Anyone like the sound of living in Italy and paying only 7% tax?
Generally speaking, if you are contemplating the move to Italy you will be thinking about many things, but saving on your tax probably isn’t one of them. So let me give you a nice surprise: if you are in the happy situation of being a pensioner considering moving to Italy, 7% tax on your income is possible, subject to a few rules, for the first 10 years of your residency in the bel paese.
This all came about in 2019’s budget and had the aim of encouraging people to move to underpopulated areas of Italy. Initially, the rules were that you had to take up residency in a town with fewer than 20,000 inhabitants in one of the following regions: Abruzzo, Basilicata, Calabria, Campania, Molise, Puglia, Sardinia or Sicily. Subsequently, the criteria were extended to include towns in the regions of Lazio, Le Marche and Umbria that had suffered earthquake damage and which have fewer than 3,000 inhabitants.
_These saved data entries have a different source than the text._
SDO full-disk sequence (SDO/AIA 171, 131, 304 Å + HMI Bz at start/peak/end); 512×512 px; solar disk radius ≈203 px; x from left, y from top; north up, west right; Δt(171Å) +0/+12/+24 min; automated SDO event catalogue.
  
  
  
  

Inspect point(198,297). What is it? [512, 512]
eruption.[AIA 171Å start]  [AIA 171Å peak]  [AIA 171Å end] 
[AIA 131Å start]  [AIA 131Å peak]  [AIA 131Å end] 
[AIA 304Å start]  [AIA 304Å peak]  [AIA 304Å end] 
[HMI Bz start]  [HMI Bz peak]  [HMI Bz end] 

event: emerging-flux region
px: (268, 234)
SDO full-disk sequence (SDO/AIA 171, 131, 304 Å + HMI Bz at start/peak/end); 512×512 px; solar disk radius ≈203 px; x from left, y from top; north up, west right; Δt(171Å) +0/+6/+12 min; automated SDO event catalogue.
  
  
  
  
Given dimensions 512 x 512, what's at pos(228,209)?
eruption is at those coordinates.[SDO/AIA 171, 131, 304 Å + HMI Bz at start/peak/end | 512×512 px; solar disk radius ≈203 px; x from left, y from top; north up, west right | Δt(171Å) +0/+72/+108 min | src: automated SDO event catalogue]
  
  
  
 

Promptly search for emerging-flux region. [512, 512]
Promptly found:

Of course, being Italy, something had to be difficult in all of this, and indeed the law makes reference not to a list of towns but instead tells you to look at ISTAT data (ISTAT is the Italian statistical institute) for the population levels on 1st January in the year prior to when you first exercise the option.
Given the difficulty in finding out exactly which towns would be covered by this rule, I delved into the ISTAT data and also dug out the relevant references to earthquake-struck towns with fewer than 3,000 inhabitants in the other regions mentioned above. I have put all of this in an Excel file which gives a list of towns eligible for the pensioners’ tax break in Italy divided by region and then further by province, so that you have a rough geographical guide as to the areas you could consider moving to Italy.
As I was sifting through the ISTAT data it suddenly dawned on me that if the cut-off is 20,000 inhabitants, then almost the whole of Southern Italy is eligible for this 7% regime, and you can include in that some truly delightful places such as Vieste in the Gargano (Puglia), or even the island of Pantelleria. This is possible because Italy is divided up into municipal areas that sometimes have more feline than human inhabitants. Obviously, if you are looking for raucous nightlife then you are likely to be disappointed by what is on offer, but if, on the other hand, you like the idea of not having too many people around, then you could do worse than the town of Castelverrino in Molise (population 102) or Carapelle Calvisio in Abruzzo (population 85). Perhaps one day you could even become mayor.
Flat Tax Regime
This new flat-tax regime comes amid a move by a number of European countries to attract pensioners to their shores. Portugal offered a period of exemption on income tax for foreigners (the benefits of which they are now reducing) and Greece has recently announced the intention to offer a 7% flat tax on foreign-source income for pensioners (I wonder where they got that idea from?), which is also promised for 10 years. There is some discussion about the fact that the EU is not generally well-disposed towards these preferential tax regimes, which could lead to them being phased out in a relatively short period of time – so for those looking to make the most of them, time could truly be of the essence.
The great thing is that the 7% rule applies not only to your pension income, but can be applied across the board to any foreign-source income and there is also a substantial reduction in the complexity of the tax declarations that must be made. There are further tax-planning opportunities in all of this, because much will depend on whether you are planning on being a short-term or long-term resident of Italy.
As always, the devil is in the detail as far as tax and residency planning is concerned, and the year of transition when you first establish residency in Italy is key to setting yourself up in the most efficient manner.